REFMAL.ID.AMBON – Sehubungan dengan pemberitaan media online pada link https://referensimaluku.id/2024/04/03/tersangkut-kasus-pancuri-kepeng-tiga-pejabat-politeknik- ambon-disidang-direktur-polnam-sengaja-dilepas-jadi-atm-berjalan-aph tanggal 3 April 2024 dengan mengacu pada kode etik jurnalistik, tetiba Kepala Kejaksaan Negeri Ambon Adhryansah, S.H.,M.H., memberikan koreksi dan hak jawabnya atas pemberitaan tersebut.
“Kami menyampaikan hak jawab kami atas pemberitaan dimaksud sebagai berikut, bahwa Hak koreksi yang kami berikan yaitu kiranya judul berita dapat dikoreksi agar tidak bersifat menjustifikasi atau menghakimi pihak Kejaksaan Negeri (Kejari) Ambon sebagai Aparat Penegak Hukum (APH) yang menangani perkara Dugaan Tindak Pidana Korupsi Penggunaan Daftar Isian Pelaksanaan Anggaran (DIPA) untuk Belanja Barang dan Belanja Modal pada Politeknik Negeri Ambon (Polnam) Tahun Anggaran (TA) 2022 karena Kejari Ambon sebagai APH tidak pernah menjadikan Direktur Polnam sebagai “ATM (Agunan Tunai Mandiri) berjalan”,” tepis Adhryansah dalam keterangan pers tertulisnya ke Kantor Persatuan Wartawan Indonesia (PWI) Maluku yang diterima redaksi referensimaluku.id, Kamis (4/4/2024) petang.

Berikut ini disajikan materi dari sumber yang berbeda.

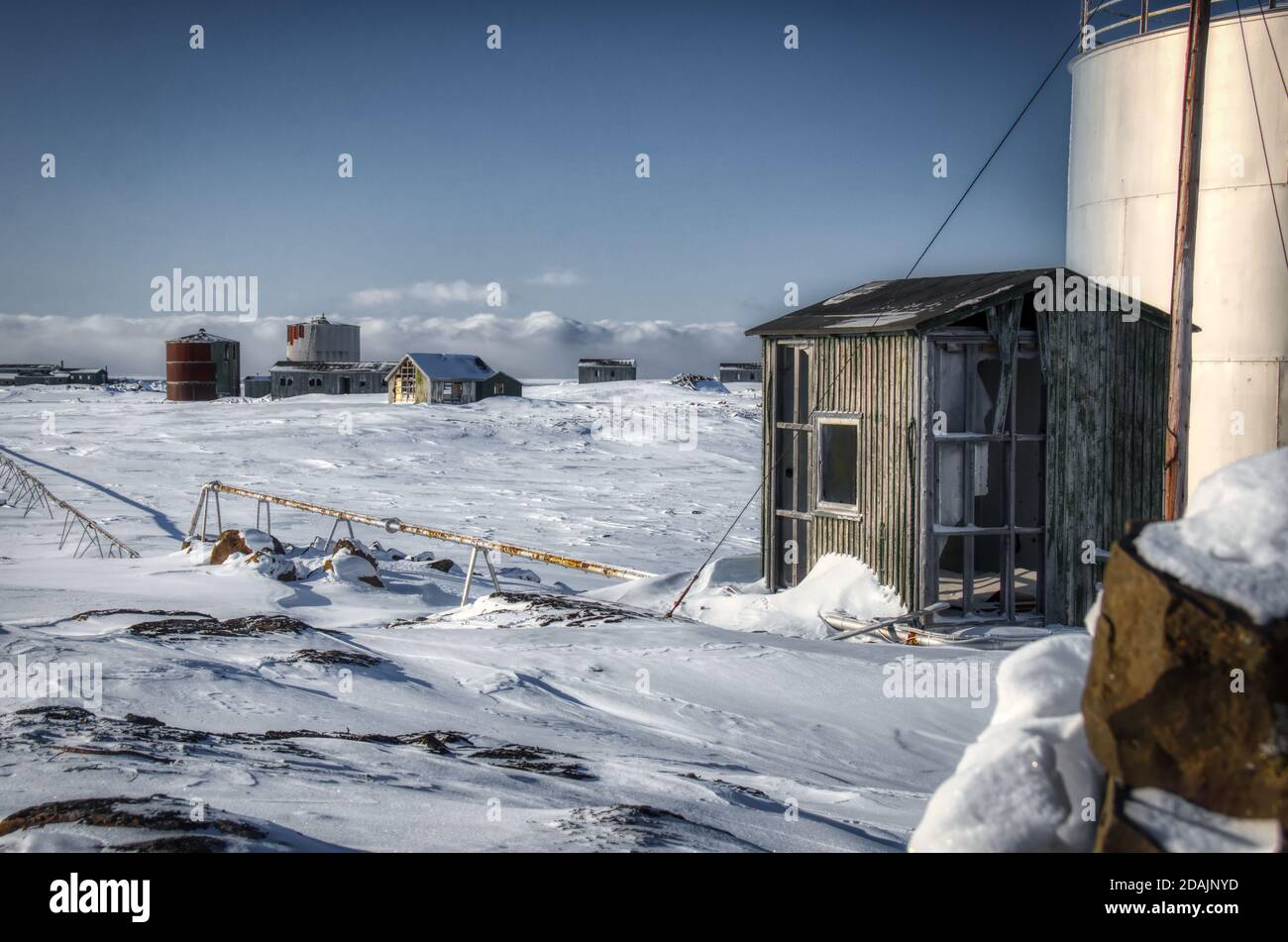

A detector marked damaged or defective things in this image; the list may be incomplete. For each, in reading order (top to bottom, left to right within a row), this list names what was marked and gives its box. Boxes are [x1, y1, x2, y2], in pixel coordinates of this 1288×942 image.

broken window frame [808, 410, 856, 519]
broken window frame [923, 327, 1046, 622]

“Hak jawab yang dapat disampaikan, yaitu bahwa dalam proses penanganan perkara Dugaan Tindak Pidana Korupsi Penggunaan DIPA untuk Belanja Barang dan Belanja Modal pada Polnam TA. 2022, Kejari Ambon telah melaksanakan prosedur penanganan perkara sesuai dengan ketentuan Undang-Undang yang berlaku di mana penetapan tersangka dilakukan berdasarkan minimal 2 (dua) alat bukti,” lanjut Adhryansah.
Menurut dia Kedudukan Direktur Polnam (DM) sebagai Kuasa Pengguna Anggaran (KPA) jika dihubungkan dengan Pasal 2 ayat (1) juncto Pasal 18 Undang-Undang Republik Indonesia (UU RI) Nomor 31 Tahun 1999 tentang Pemberantasan Tindak Pidana Korupsi (PTPK) sebagaimana telah diubah dan ditambah dengan UU RI Nomor 20 Tahun 2001 tentang Perubahan atas UU RI Nomor 31 Tahun 1999 tentang PTPK juncto Pasal 55 Ayat (1) ke-1 KUHPidana dan Pasal 3 Pasal 18 UU RI Nomor 31 Tahun 1999 tentang PTPK sebagaimana telah diubah dan ditambah dengan UU RI Nomor 20 Tahun 2001 tentang Perubahan atas UU RI Nomor 31 Tahun 1999 tentang PTPK juncto Pasal 55 Ayat (1) ke-1 KUHPidana tidak serta merta dapat menjerat Direktur Polnam (DM) sebagai tersangka karena berdasarkan penyidikan yang telah dilaksanakan belum ditemukan minimal 2 (dua) alat bukti berdasakan amanat pasal 184 Kitab Undang-Undang Hukum Acara Pidana (KUHAP).
“Bahwa terdapat tudingan bahwa APH masuk angin karena diduga menjadikan DM sebagai “ATM berjalan” di balik kasus ini. Untuk mendukung skenario busuk APH, DM mengangkat suami salah satu pejabat Kejari di Bali sebagai pejabat hubungan masyarakat Polnam tidak berdasar dan hanya bersifat opini dan interpretative wartawan sebab DM selaku Direktur Polnam tidak pernah dijadikan ATM Berjalan. Opini ini telah menjatuhkan nama baik Kejari Ambon sebagai APH di Kota Ambon. Oleh karena itu wartawan penulis atau sumber berita dapat melakukan klarifikasi terhadap tudingan yang tidak berdasar tersebut,” tegasnya.
“Kami memohon kiranya hak ini dapat dilakukan sesegera mungkin selambat-lambatnya 1 x 24 jam sejak hari ini atau 2 x 24 jm tehitung sejak dipublikasikan dengan mencantumkan link berita yang dikoreksi dan dijawab,” demikian Adhryansah. (Tim RM).